Tavagnacco concede il bis: la Coppa Italia è sua!

graphistudio tavagnacco 11Romagna mia. La terra promessa della Graphistudio regala, dopo la prima volta di un anno fa a Forlì, la seconda Coppa Italia consecutiva. Esorcizzata finalmente la Torres al culmine di una finale emozionante, le ragazze di Rossi chiudono in gloria la loro tribolata stagione. Eppure alle friulane manca l’anima: Parisi (stiramento) siede addirittura in tribuna, Tuttino (caviglia malconcia) in panchina. In compenso torna Camporese, già testata nella semifinale di Roma. Bischi va a curare la fascia destra mentre Martinelli, frutto buono per tutte le stagioni, è lo schermo di centrocampo.

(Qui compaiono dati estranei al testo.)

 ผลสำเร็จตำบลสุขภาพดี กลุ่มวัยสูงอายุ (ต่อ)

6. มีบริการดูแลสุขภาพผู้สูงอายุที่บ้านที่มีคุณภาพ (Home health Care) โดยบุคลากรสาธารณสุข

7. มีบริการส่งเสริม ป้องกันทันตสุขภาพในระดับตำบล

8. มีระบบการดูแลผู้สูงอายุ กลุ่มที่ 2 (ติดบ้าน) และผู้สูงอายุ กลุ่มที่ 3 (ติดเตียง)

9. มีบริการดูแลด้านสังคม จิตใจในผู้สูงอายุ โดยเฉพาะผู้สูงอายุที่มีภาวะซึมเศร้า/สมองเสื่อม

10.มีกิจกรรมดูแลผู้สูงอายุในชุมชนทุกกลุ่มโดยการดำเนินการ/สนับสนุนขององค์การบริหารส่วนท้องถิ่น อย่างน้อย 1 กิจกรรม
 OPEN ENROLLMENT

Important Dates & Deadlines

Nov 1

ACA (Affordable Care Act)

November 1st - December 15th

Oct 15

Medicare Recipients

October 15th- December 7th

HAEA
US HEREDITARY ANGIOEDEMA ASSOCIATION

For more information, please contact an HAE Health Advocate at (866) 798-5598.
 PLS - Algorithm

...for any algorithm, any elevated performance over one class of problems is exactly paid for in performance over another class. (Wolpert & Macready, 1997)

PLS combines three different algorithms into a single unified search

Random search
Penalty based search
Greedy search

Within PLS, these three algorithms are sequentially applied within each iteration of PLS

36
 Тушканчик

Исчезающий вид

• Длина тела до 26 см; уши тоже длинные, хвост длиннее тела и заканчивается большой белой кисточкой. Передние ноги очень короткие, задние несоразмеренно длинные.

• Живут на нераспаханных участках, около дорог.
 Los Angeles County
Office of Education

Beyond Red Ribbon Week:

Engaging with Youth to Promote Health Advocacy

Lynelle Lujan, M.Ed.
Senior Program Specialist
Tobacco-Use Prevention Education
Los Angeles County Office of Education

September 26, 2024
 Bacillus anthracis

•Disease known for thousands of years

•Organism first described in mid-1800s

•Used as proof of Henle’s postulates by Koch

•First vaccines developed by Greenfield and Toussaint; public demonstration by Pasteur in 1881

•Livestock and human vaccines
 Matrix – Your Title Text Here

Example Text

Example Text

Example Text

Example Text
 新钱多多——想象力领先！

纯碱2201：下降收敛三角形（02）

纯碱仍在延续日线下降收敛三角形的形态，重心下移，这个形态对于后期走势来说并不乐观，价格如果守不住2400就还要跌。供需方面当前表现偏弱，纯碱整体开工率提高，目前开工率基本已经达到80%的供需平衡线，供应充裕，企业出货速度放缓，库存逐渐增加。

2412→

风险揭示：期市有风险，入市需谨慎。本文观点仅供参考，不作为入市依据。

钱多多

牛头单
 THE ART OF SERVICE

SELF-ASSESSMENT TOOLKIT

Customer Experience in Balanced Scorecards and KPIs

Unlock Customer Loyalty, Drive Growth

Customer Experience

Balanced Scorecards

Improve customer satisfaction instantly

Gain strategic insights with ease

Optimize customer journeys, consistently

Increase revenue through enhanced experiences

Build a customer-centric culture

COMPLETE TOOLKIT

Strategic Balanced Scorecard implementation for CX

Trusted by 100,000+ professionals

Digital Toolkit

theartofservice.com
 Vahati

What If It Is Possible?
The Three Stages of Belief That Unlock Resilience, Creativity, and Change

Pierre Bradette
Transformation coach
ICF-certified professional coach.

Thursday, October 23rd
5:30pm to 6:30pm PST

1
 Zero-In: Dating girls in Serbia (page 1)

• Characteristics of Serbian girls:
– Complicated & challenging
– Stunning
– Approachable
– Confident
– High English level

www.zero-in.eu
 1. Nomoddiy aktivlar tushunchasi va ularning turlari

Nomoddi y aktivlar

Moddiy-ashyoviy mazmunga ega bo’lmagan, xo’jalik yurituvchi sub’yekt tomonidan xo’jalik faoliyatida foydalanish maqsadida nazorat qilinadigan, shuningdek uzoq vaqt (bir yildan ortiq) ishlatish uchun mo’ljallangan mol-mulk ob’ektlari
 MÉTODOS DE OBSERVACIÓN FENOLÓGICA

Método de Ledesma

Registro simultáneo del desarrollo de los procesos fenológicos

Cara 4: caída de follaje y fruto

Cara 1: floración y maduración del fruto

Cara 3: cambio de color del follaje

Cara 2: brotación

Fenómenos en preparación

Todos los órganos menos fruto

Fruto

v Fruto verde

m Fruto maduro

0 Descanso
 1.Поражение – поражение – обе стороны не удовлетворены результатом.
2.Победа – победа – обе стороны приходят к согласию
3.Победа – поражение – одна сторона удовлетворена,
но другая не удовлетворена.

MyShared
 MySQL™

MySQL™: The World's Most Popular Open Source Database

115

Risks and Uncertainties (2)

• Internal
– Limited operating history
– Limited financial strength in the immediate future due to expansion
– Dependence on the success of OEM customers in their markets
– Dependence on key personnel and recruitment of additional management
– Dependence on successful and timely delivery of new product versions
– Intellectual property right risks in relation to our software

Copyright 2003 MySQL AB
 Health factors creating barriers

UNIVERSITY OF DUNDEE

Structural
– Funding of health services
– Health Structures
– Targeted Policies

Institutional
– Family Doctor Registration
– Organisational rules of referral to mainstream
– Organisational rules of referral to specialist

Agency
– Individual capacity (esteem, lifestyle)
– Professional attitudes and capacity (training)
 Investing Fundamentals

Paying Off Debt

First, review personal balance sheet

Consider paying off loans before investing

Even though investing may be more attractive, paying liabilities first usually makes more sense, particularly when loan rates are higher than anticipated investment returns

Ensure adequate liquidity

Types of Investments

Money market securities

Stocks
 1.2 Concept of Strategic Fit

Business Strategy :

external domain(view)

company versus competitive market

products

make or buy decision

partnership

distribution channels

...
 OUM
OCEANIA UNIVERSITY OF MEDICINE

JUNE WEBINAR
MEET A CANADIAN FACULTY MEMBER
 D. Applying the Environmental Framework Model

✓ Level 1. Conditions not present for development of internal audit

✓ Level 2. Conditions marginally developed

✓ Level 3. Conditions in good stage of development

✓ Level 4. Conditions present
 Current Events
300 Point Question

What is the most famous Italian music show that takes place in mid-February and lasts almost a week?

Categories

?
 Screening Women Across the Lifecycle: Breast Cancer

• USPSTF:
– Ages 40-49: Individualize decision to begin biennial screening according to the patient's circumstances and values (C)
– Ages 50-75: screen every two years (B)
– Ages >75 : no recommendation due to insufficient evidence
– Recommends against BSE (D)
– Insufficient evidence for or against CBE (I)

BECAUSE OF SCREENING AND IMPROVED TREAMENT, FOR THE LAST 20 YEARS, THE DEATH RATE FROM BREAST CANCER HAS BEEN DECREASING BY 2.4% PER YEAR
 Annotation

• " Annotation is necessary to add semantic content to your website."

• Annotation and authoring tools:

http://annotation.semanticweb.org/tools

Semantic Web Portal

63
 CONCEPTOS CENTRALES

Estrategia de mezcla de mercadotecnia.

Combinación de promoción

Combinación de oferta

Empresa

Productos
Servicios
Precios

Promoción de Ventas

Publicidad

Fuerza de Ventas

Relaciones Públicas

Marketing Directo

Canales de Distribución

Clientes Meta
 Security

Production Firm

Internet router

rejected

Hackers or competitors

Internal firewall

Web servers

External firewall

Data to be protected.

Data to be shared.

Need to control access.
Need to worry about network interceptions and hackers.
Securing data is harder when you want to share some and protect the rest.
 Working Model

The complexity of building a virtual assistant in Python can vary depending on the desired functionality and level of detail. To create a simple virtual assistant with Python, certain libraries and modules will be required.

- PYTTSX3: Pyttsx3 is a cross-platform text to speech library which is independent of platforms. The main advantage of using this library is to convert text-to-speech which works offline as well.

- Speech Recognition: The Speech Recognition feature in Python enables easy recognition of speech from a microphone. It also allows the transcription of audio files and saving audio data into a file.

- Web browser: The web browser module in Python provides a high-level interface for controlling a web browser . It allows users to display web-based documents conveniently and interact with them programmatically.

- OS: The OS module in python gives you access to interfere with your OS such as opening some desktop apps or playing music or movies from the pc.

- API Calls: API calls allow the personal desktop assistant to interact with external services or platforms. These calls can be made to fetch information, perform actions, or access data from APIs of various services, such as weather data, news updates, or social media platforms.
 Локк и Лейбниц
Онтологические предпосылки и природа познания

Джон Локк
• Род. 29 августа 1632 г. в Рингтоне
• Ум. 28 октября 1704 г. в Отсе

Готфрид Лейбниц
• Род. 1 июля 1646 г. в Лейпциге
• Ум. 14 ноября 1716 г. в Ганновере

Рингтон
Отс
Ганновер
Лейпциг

La Graphistudio parte forte e, al 6’, un cross velenoso di Brumana costringe Tona a rifugiarsi in angolo. Sull’angolo successivo Bissoli, di testa, sfiora il vantaggio. Tra il 9’ e il 10’ doppia chance per Zuliani, ma entrambe le iniziative della buiese rimbalzano sul muro sardo. Al 17’ Brumana “apparecchia” per Bonetti: sul sinistro della fantasista Thalmann c’è. Sul rovesciamento Penzo esce a metà e Fuselli, a porta spalancata, grazia le friulane. Al 20’ è invece la traversa (destro di Fuselli) a salvare una Graphistudio non adeguatamente piazzata. Reagisce, però la banda Rossi: iniziativa di Camporese e destro di Brumana neutralizzato da Thalmann. E’ il preludio al vantaggio: l’assist è di Brumana, il sinistro violento di Bonetti, che violenta l’incrocio.

Dopo il the si riparte con un’occasionissima Graphistudio: Bonetti invita Brumana ma la capitana, dopo una volata solitaria, sciabola sul fondo. Al 10’ sciupa di nuovo la Graphistudio: Rodella scappa in fascia e crossa troppo alto per la piccola Bonetti. Al 13’ l’improvviso pari Torres: cross scontatissimo di Maendly, Panico è furba e infila di testa Penzo. Il Tavagnacco è stordito e poco dopo, Iannella, anticipata Rodella, sfiora il palo. E’ una giostra sempre più pazza: al 20’ Camporese lancia Zuliani che, di testa, uccella Thalmann. Sembra fatta ma, al 37’ arriva il pari Torres: al tabellino “manca” Panico e infatti, l’eterno attaccante, di testa, la mette nell’angolo. Al 42’ l’episodio decisivo: Vicchiarello dipinge e Camporese, di rapina, gonfia la rete.